8 Replies to “« Le fou se croit sage et le sage se reconnaît fou » 8 et 9/9”

  1. Je continue à penser qu’il fallait casser les genoux de Daphné mais surtout j’admire la petite Lucie qui rebondit, elle va certainement sortir grandie de cette histoire de fous ! Car je suis sûre qu’elle va coudre avec brio LA robe qui clouera le bec à tout le monde.
    Bravo pour ce suspense incroyable. J’espère que tu nous feras à nouveau le plaisir de partager tes jolis mots !
    Bon dimanche !

  2. Histoire joliment écrite….bravo miss !
    J’espère au moins que la robe de Lucie lui apportera le succès dans son entreprise !!
    Et à Daphné on lui souhaite quoi ? un divorce rapide ?!! hihihihihi !

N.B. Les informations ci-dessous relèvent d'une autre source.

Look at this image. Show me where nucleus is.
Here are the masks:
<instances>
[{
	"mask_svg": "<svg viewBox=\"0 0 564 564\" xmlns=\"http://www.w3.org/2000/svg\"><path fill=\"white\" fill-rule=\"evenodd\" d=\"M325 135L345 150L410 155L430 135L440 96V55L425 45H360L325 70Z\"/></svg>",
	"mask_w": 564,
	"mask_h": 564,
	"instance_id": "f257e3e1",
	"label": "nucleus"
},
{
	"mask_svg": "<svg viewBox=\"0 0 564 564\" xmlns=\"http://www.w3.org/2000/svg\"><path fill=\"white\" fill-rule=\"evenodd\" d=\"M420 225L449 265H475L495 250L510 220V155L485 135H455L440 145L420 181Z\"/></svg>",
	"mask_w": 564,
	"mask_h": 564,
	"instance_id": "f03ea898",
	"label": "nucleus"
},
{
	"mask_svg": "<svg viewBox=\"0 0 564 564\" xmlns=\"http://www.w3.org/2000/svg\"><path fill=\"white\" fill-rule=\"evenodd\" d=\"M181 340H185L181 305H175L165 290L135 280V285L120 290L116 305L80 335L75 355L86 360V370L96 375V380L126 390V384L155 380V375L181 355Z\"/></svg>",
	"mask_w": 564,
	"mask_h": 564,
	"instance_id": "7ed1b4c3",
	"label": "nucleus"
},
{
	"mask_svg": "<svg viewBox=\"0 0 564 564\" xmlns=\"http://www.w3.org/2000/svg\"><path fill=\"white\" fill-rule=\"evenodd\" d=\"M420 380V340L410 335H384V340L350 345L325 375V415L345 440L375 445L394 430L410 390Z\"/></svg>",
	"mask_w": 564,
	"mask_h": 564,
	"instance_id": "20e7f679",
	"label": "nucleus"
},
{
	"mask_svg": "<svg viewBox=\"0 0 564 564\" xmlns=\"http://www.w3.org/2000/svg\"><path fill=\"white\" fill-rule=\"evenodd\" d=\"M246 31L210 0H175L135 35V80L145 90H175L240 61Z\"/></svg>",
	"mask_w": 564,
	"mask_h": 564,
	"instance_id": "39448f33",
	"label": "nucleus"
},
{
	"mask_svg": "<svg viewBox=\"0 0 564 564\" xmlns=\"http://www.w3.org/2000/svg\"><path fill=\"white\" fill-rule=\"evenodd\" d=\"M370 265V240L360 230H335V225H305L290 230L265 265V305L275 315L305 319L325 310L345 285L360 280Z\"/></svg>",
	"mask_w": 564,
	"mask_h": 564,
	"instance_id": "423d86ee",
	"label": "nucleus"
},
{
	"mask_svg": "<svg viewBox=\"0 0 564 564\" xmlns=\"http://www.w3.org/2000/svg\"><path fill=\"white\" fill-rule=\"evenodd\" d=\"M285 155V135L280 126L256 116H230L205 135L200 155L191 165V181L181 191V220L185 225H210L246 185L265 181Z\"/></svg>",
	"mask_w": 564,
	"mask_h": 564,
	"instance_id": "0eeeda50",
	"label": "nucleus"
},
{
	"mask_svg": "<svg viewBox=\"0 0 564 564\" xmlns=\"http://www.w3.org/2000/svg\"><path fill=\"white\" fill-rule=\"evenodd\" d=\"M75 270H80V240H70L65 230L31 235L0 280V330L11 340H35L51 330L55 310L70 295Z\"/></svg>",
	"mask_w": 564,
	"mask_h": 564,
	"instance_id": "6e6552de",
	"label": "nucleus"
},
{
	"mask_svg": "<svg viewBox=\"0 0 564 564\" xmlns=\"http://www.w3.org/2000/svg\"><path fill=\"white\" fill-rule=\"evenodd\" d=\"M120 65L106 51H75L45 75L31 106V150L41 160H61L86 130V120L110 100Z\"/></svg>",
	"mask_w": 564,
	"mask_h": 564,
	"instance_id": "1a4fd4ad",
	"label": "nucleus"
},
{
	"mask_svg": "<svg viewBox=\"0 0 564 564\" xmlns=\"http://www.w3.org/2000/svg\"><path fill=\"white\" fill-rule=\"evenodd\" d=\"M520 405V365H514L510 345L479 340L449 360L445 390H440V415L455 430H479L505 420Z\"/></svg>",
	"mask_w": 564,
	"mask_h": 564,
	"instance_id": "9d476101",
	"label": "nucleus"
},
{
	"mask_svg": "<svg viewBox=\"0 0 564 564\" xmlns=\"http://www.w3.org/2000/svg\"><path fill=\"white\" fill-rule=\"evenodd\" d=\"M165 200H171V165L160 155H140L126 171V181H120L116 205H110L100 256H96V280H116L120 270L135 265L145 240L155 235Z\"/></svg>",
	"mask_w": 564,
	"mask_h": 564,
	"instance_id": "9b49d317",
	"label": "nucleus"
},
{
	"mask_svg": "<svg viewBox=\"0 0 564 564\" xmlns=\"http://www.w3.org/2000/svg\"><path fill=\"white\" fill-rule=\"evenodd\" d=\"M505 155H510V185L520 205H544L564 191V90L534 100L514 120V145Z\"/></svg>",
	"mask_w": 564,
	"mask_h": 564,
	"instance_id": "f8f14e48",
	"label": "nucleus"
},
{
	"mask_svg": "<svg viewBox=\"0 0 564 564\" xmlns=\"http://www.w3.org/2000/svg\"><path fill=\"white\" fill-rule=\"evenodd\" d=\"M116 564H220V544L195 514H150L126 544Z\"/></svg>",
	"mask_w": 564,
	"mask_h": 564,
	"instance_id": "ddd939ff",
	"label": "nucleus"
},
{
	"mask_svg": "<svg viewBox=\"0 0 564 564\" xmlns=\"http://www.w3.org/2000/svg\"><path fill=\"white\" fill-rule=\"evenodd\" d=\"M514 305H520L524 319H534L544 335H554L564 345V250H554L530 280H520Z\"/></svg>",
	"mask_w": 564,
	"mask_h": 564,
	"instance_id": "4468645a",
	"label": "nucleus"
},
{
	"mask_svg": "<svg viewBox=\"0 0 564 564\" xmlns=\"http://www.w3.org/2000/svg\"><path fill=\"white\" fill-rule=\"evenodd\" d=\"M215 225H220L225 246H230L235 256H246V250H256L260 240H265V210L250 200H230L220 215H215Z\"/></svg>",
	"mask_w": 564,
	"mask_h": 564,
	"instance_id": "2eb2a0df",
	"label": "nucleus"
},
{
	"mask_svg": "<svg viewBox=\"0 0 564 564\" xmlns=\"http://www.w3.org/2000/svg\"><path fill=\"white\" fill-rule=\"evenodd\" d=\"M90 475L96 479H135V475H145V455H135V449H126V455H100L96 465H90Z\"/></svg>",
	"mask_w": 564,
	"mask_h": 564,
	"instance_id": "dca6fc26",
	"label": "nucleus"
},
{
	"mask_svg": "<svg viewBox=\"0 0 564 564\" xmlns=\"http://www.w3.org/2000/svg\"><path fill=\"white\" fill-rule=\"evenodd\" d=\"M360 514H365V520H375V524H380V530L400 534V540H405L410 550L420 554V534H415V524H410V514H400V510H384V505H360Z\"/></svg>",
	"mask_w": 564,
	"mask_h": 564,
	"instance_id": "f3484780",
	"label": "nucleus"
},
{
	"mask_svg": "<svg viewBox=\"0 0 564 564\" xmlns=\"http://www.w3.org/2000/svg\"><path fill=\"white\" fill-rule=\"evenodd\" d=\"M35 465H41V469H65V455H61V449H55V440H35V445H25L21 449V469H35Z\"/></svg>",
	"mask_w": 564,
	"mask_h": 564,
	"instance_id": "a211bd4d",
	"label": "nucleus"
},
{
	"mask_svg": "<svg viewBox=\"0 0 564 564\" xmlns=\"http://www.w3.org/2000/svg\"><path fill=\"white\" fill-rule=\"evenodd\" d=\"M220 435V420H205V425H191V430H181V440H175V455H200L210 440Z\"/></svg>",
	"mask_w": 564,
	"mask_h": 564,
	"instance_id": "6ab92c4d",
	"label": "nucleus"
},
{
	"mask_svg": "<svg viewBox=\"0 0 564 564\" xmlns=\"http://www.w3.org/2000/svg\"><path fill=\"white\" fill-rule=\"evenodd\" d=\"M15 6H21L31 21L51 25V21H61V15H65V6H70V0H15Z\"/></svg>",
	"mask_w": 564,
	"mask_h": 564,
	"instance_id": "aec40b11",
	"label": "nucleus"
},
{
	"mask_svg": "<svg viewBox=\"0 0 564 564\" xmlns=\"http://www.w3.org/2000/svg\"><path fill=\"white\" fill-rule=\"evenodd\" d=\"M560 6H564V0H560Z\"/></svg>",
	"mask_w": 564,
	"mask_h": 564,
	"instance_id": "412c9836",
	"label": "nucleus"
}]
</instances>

  3. Vraiment, bravo bravo bravo ! J’ai adoré ces 9 textes !!! Vraiment ! Mais dis moi que ce n’est pas fini ? !!! Tu m’as tenue en haleine, tu m’as fait ressentir des émotions fortes avec ces mots ! Encore bravo ! Et alors…. Ce livre ??? 😘

  4. Ah la la, j’ai encore l’estomac noué. Je trouve ça tellement injuste que Daphné s’en tire à si bon compte! Au moins Lucie aura t’elle ouvert les yeux sur son « amie ».